The Wall Test for Stick Sizing

The Wall Test for Stick Sizing

The Wall Test for Stick Sizing

The wall test is one of the most widely used stick sizing methods and one of the most commonly misapplied. Understanding both what the test tells you and what it doesn't tell you is necessary to use it correctly.

What You Need to Know

The test procedure is simple: stand in regular footwear on a flat surface, hold the stick vertically with the blade flat on the floor and the butt end pointing up, and note where the butt end falls relative to your face. Chin height is the conventional forward reference; nose height is the conventional defenseman reference. These references are calibrated to account for the approximately one-inch height that skates add when the player is on ice.
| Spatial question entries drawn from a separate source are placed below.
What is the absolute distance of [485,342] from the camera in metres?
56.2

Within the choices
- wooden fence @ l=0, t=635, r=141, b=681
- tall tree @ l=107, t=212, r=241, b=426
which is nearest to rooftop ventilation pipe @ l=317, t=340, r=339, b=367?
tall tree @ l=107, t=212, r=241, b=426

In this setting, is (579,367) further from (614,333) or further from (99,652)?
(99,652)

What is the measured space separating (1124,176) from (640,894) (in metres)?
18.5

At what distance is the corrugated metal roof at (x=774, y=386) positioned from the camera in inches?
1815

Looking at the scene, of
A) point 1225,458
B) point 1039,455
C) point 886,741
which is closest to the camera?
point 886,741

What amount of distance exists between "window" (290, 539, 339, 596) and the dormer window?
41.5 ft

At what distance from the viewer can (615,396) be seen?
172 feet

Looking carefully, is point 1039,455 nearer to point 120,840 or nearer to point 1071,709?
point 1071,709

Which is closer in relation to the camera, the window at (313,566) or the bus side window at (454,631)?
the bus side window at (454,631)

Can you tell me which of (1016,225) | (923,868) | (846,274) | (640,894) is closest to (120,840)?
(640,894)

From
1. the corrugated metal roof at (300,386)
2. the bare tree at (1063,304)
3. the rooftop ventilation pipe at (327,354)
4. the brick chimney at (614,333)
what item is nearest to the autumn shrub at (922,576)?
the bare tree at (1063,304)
What the wall test cannot tell you is how your specific skating posture affects effective length during play. A player who skates in a deep, aggressive forward bend — common among elite forwards and players trained in skating efficiency — effectively makes themselves shorter than their standing height would suggest. For these players, the wall test consistently underestimates the appropriate length. On-ice testing in their actual skating posture is the only way to find the correct length, and the wall test's value is as a first approximation that gets them into the right range before that on-ice verification.

Key Takeaways:

  • Wall test: blade flat on floor, note where butt end falls — chin for forwards, nose for defensemen in street shoes
  • References are calibrated to account for approximately one inch of height added by skates
  • Deep skating posture makes a player shorter — the wall test consistently underestimates length for aggressive skaters
  • On-ice testing in actual skating posture is the definitive confirmation — wall test is the starting range, not the final answer

Use the wall test to get into the right range, then confirm with on-ice testing in skates — the wall test is a useful approximation, not a precise specification.